Hebrew Bible is the attempt to be more neutral, the idea being that “Old” in “Old Testament” belies some level of antiquated ethics, thoughts, morals, and texts that have been replaced and/or fulfilled in Jesus, and are thus of little, or less, relevance for informing Christian faith and thought.  The label “Hebrew Bible” also seeks to be more appreciative not only of the obvious Jewish roots of Christianity but of the contemporary Jewish community, to whom these Scriptures still serve as the foundation for Jewish faith and identity.  It is, in a way, an attempt to move beyond supersessionism/triumphalism.

Personally, I will more often than not employ “Hebrew Bible” for many of the reasons offered above.  But, I also see myself using Hebrew Bible because I am reading the Hebrew canon of books, which ends with 2 Chronicles and not with Malachi, and which belongs to the Hebrew people.  Of course, most scholarship reads the Hebrew text but assumes the Christian canonical order.  This is fine, but a bit untruthful to the reality of what one is reading.  Regardless, the canonical ordering often has little bearing on my scholarship to this point . . . . I am not a canonical interpreter.  I also find it amusing that when I do say “Old Testament,” some of my colleagues will immediately say “Ha!” and point out my apparent faux pas in uttering such a phrase.  I still don’t really know what they’re getting at there, beyond the simple idea of affirming for themselves that someone who knows the text better than they can still say “Old Testament,” affirming their own a priori methods of reading (I know that sounds terribly arrogant, but I do wonder if it is part of the issue).
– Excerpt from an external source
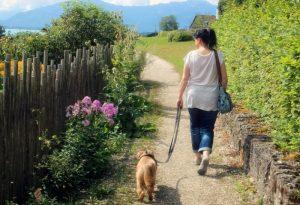 wandelen-met-je-puppy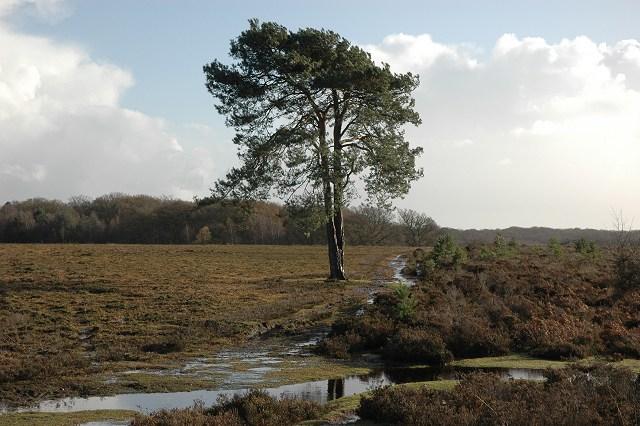 Scots pine, near Pig Bush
“Hebrew Bible” has its problems.  Among the main arguments (and a silly one, if you ask me) is that it also includes Aramaic.  Ok, that’s fine, but the Aramaic also contains various loan words from other languages . . . . so should we call it the Semitic Bible?  Ridiculous.  And the Greek New Testament contains Aramaic (for instance, Jesus’ words talitha cum or eli eli lema . . . . , albeit in Greek characters).  This is a silly argument to me.  As an attempt to remedy this issue, some have proffered “Jewish Scriptures” or “First Testament.”  For reasons that should be obvious, these titles are also not without their difficulties. 

In the end, does such a difference truly matter?  What difference does it make?  The first footnote to Walter Brueggemann’s Theology of the Old Testament: Testimony, Dispute, Advocacy discusses this issue in a responsible way.  This brings up the attendant question of what is OT theology?  In the comments to the post cited above, I note that there is a dearth of Hebrew Bible theology, and much Old Testament theologyends up being almost entirely Christian.  Is this a problem?  Is there such a thing as Hebrew Bible theology?  Should there be?  Can there be?  And if so, is it–like OT theology–a purely confessional discipline that only Jews can do successfully?

A closing thought: in my Ph.D. admissions interview at Baylor, I was asked whether it was possible for a Christian to read the Hebrew Bible, or whether they are always reading the Old Testament.  This question bears significantly on the present discussion.  At bottom, my answer was a resounding yes . . . . as an empathetic, sympathetic, and intimate part of Israel (see Rom 9-11, as well as Boccacini, Segal, and Boyarin on the origins of early [Jewish]-Christianity), it was possible for Christians to read the Hebrew Bible.  I firmly believe this–indeed, I am trying to do it!   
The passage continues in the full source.